#### [What needs to be done]
Review the material line by line. Identify and copy every line that contains the string "site".

---------- Supplied material

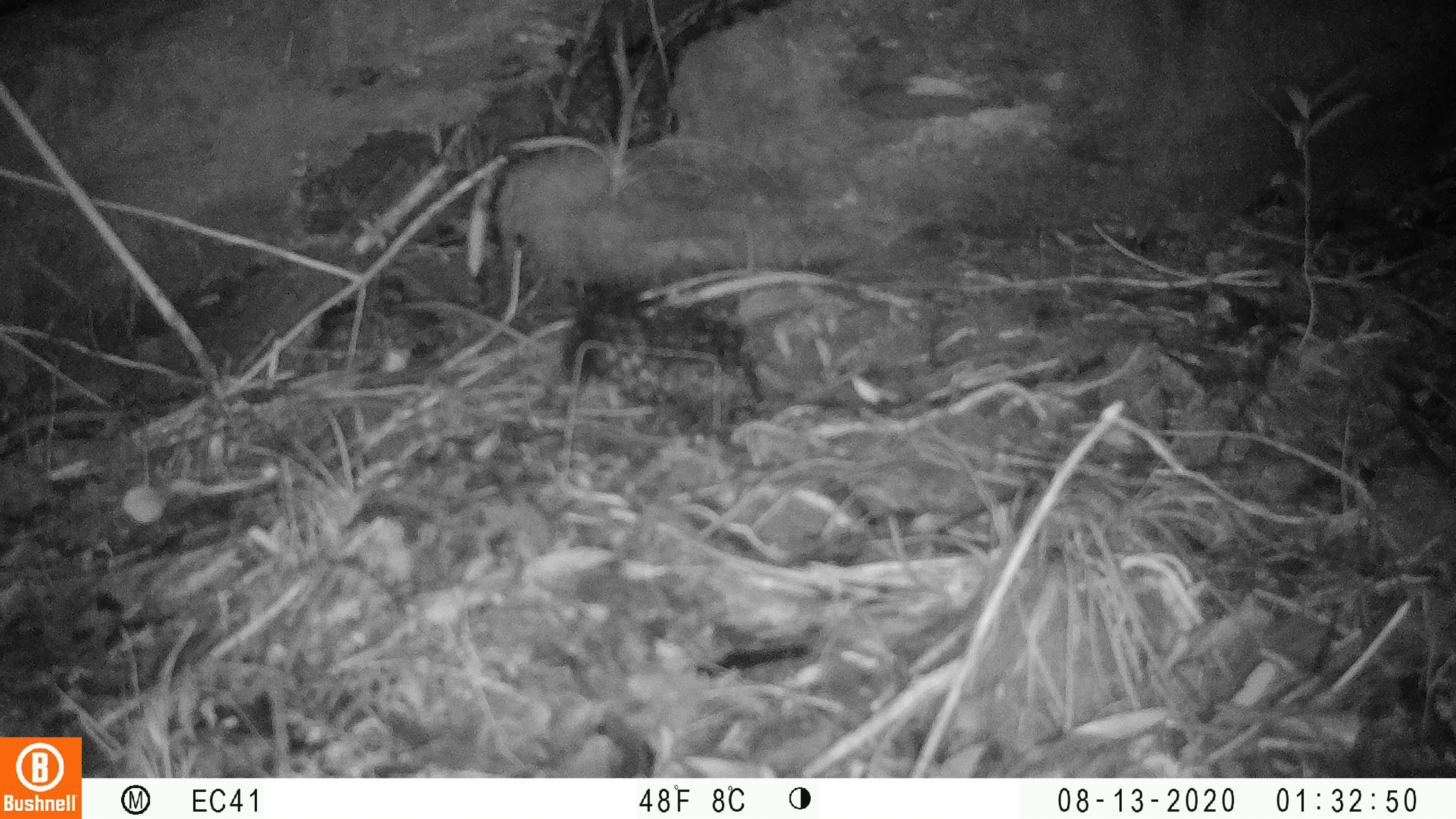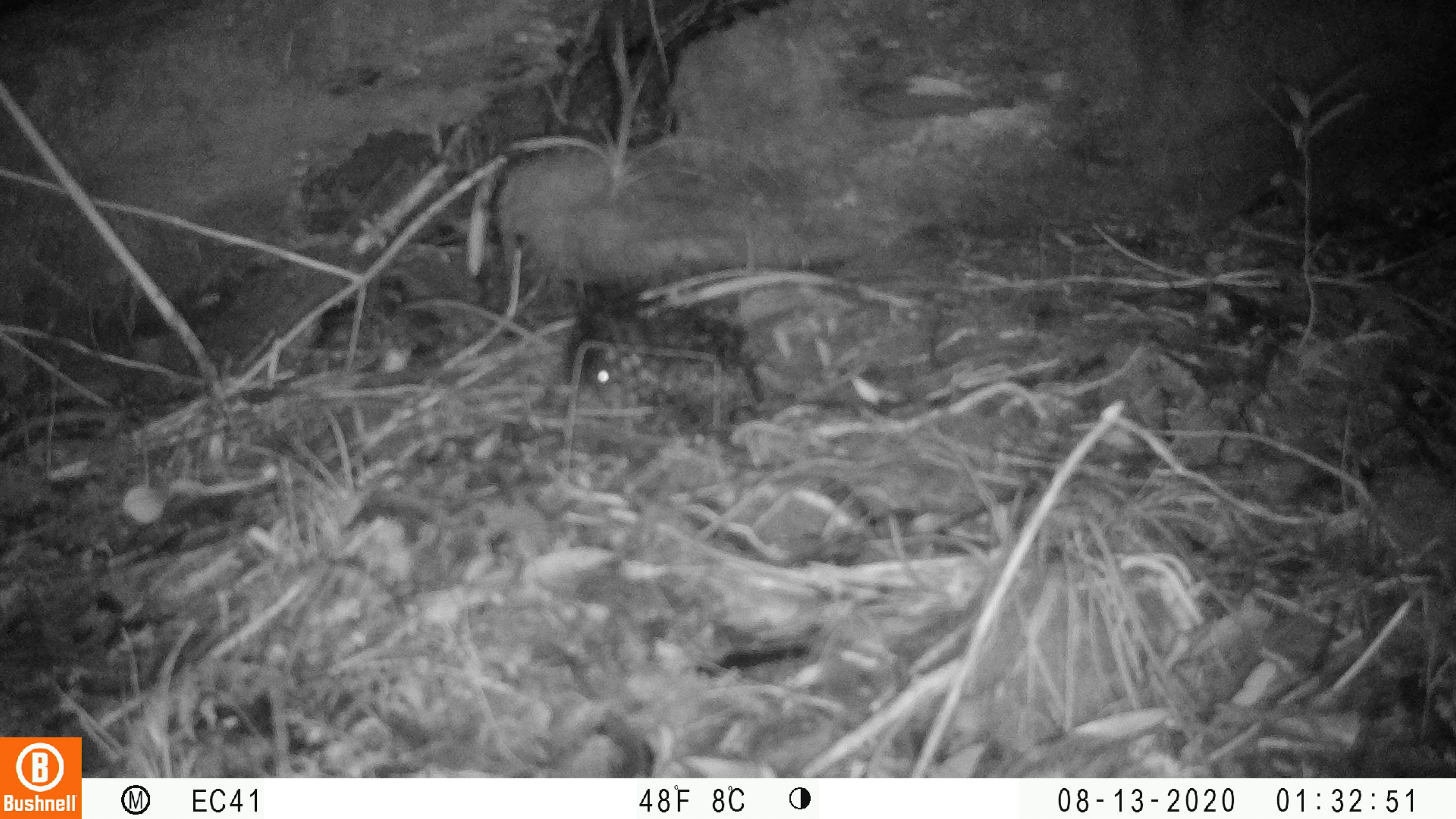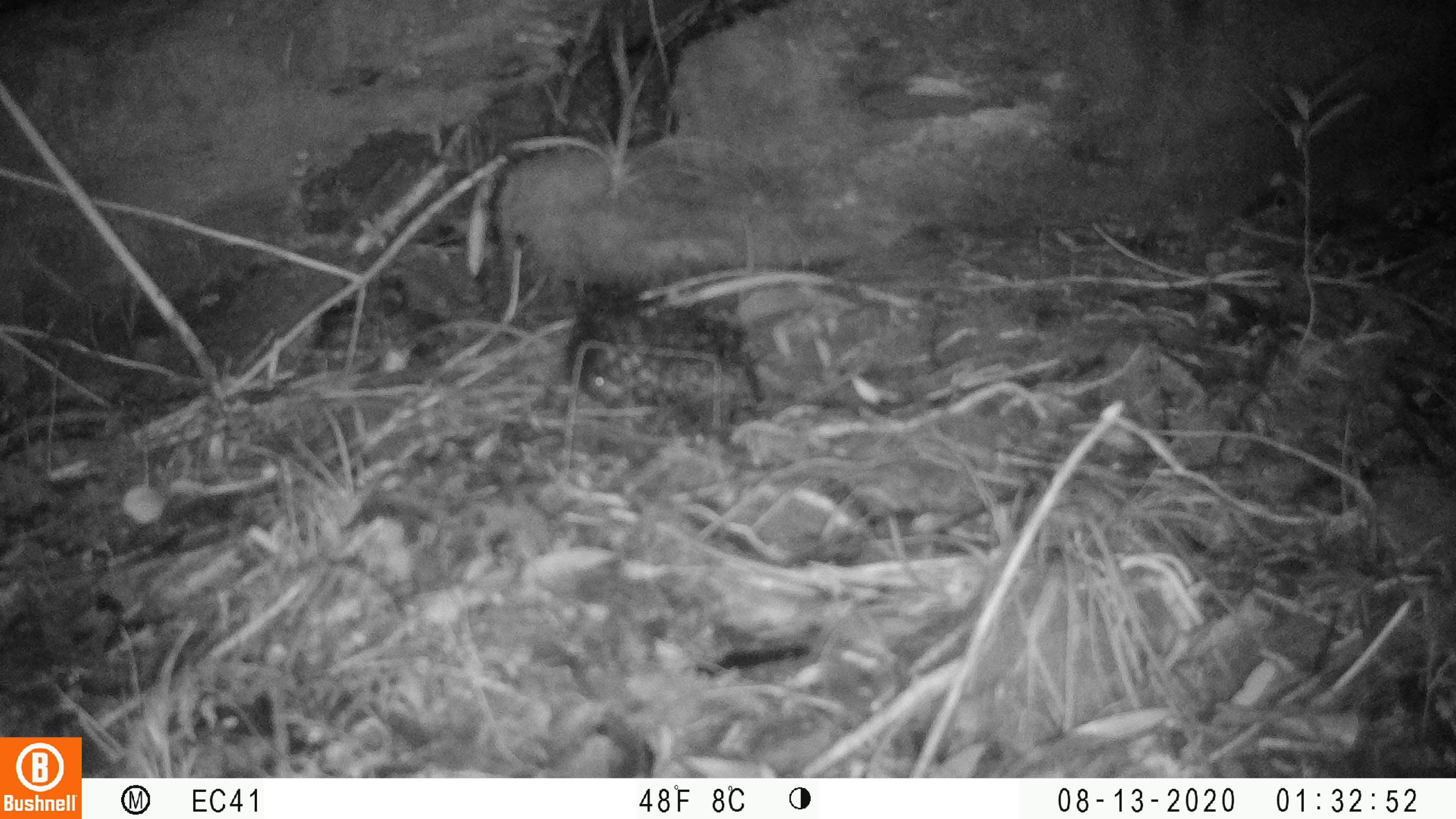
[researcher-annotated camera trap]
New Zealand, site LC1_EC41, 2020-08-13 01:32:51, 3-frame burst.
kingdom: Animalia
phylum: Chordata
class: Mammalia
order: Rodentia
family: Muridae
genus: Rattus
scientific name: Rattus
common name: rat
Rat (Rattus).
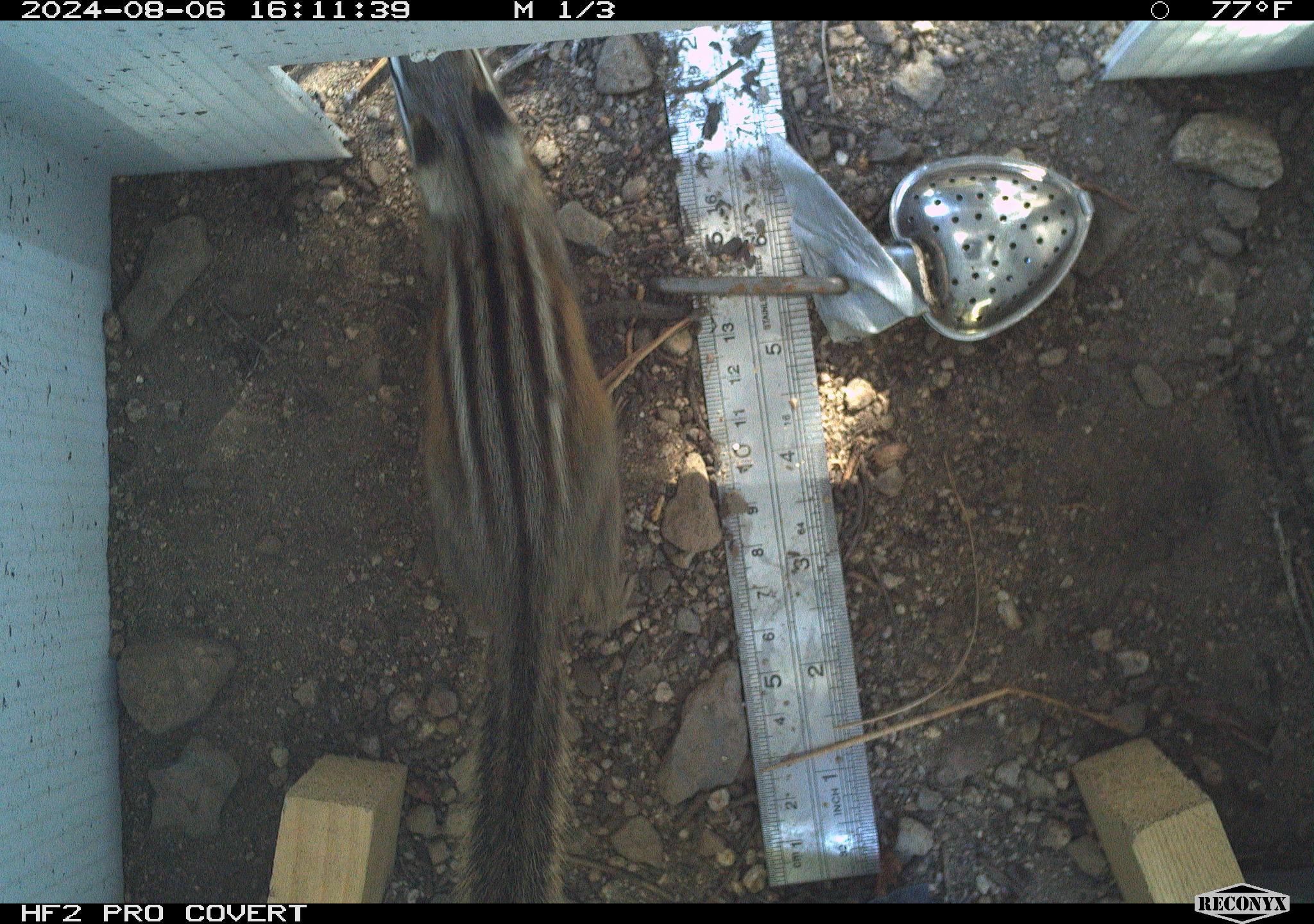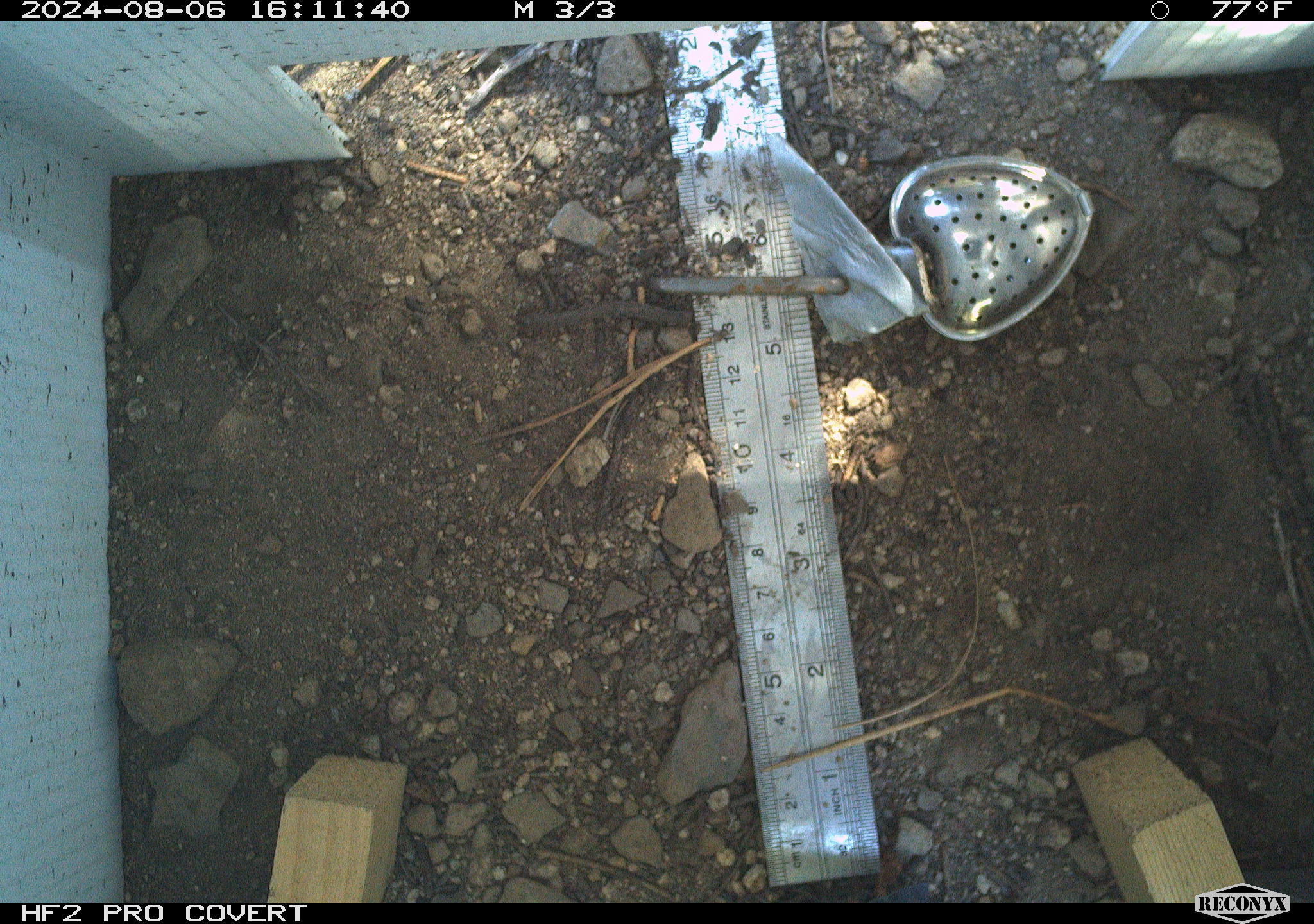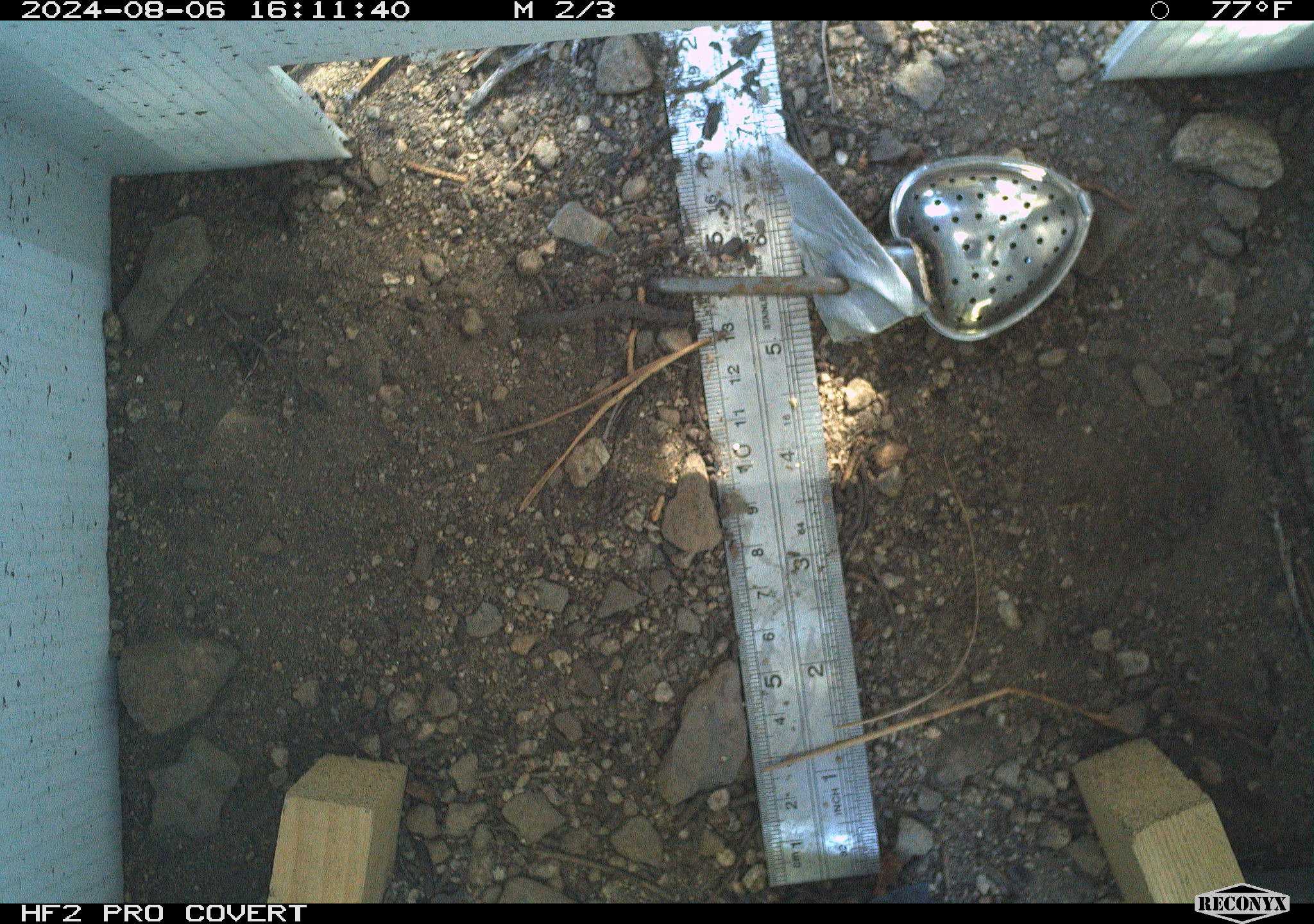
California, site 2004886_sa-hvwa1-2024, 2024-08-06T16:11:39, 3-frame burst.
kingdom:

--------------------

#### [Solution to the problem]
New Zealand, site LC1_EC41, 2020-08-13 01:32:51, 3-frame burst.
California, site 2004886_sa-hvwa1-2024, 2024-08-06T16:11:39, 3-frame burst.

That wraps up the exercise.